WASHINGTON - In a move that could propel the debate over deposit insurance reform, Citigroup Inc.'s Salomon Smith Barney unit plans to launch a program next month that will offer as much as $600,000 of federal coverage to the unit's customers.
The move alarmed officials at the Federal Deposit Insurance Corp., who said rapid deposit growth caused by this kind of program would expose the bank and thrift insurance funds to a higher risk of loss without increasing reserves.
"It is important to realize that these kind of developments can have an impact" on the reserve funds, FDIC Chairman Donna Tanoue said in an interview Tuesday. "We have been trying to emphasize the sensitivity of the funds."
The Salomon accounts could add billions of dollars of insured deposits by "sweeping" money from uninsured money market accounts into interest-bearing, insured accounts at up to six Citigroup-owned banks. With a $100,000 federal guarantee on each account, that could give each customer a combined maximum of $600,000 of coverage.
Salomon said that a customer's deposits exceeding $600,000 would be covered by private insurance obtained by the firm.
What worries industry officials most is the prospect that all banks could be forced to pay deposit insurance premiums for the first time in four years if Salomon - whose effort may mean an even bigger stress on the system than a similar one by Merrill Lynch & Co. - moves enough money to dilute the ratio of federal reserves to insured deposits below the 1.25% minimum.
If the funds drop below that level and are not recapitalized within a year, banks would have to pay 23 cents for every $100 of insured deposits. The FDIC has said that could force banks to pay nearly $9 billion of premiums and could cause a $65 billion reduction in lending.
FDIC officials said Tuesday that the Salomon sweep accounts could push the reserve ratio below that minimum relatively quickly.
Merrill has already shifted $31 billion into insured accounts from its popular cash management accounts in the past six months. Industry analysts said Salomon's accounts could have a more profound impact by using multiple accounts to extend coverage.

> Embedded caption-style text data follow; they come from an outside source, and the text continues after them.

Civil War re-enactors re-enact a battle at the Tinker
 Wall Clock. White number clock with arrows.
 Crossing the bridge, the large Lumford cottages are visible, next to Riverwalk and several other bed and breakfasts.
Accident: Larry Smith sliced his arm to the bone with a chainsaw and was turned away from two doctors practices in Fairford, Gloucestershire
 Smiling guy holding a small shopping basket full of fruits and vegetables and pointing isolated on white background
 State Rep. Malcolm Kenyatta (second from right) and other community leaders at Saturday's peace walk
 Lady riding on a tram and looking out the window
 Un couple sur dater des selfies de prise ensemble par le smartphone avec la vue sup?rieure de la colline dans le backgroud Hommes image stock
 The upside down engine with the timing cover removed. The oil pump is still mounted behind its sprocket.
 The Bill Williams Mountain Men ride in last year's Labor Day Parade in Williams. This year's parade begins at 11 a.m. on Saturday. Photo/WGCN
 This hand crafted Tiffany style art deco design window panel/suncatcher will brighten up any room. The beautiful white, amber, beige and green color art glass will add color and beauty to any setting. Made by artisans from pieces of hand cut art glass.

"It is big news," said Karen Petrou, president of the ISD/Shaw Inc. consulting firm here. "I agree with the FDIC - the current structure of deposit insurance must change. The industry faces a choice of either changing the system or being faced with the sudden prospect of new premiums."
Currently, nearly 93% of banks pay nothing for deposit insurance. The FDIC has suggested 84 pages of possible reforms to the system, including requiring every bank to pay a small, steady premium that would be based partly on its deposit base. Many analysts said the Salomon move would give impetus to the FDIC's reform effort.
"This adds another form of stress on the reserve ratio," Ms. Petrou said. "The more these things happen, the more fragile the current structure becomes and the more pressure is put on the industry to come to terms with the inevitability of change."
Salomon announced the move in a statement sent last month to its clients. The unit said it will start offering the new accounts Jan. 19.
A Salomon spokeswoman argued Tuesday that, unlike Merrill, Citigroup's banks have paid deposit insurance premiums in the past. "The major deposits will be with Citibank and with Citibank FSB, which are both long-standing contributors to the funds. We believe this program is consistent with the firm's historical bank deposit activity."
Industry representatives argued that lawmakers need to address the issue quickly.
Diane Casey, president of America's Community Bankers, said Salomon's move not only could be "bigger than what Merrill Lynch has done" but also could prompt Congress "to take a look" at reforming the deposit insurance system. "Merrill raised attention on the issue by offering $200,000 worth of insurance. With Salomon now at $600,000 - this is clearly not what the deposit insurance system was intended to do."
What remains unclear is how the Salomon move would affect the rest of the FDIC's proposed changes, including one that would tie the coverage limit per account to inflation from 1980, effectively doubling it.
Some top policymakers have opposed a hike because it would encourage risky behavior by financial institutions and undercut market discipline. But Ms. Tanoue said Salomon's move raises "equity issues" that must be addressed. "Is it appropriate or fair that an organization that has multiple banks be able to offer its customers higher coverage than any other number of institutions?"
Community groups said the fact that Salomon could offer $600,000 of deposit insurance is proof that small banks need a coverage hike to stay competitive.
"I think that as these accounts are popular with the customers, that illustrates that federal deposit insurance is still very important to people," said Karen Thomas, director of regulatory affairs for the Independent Community Bankers of America. "It's another reason why its value shouldn't be eroded by inflation."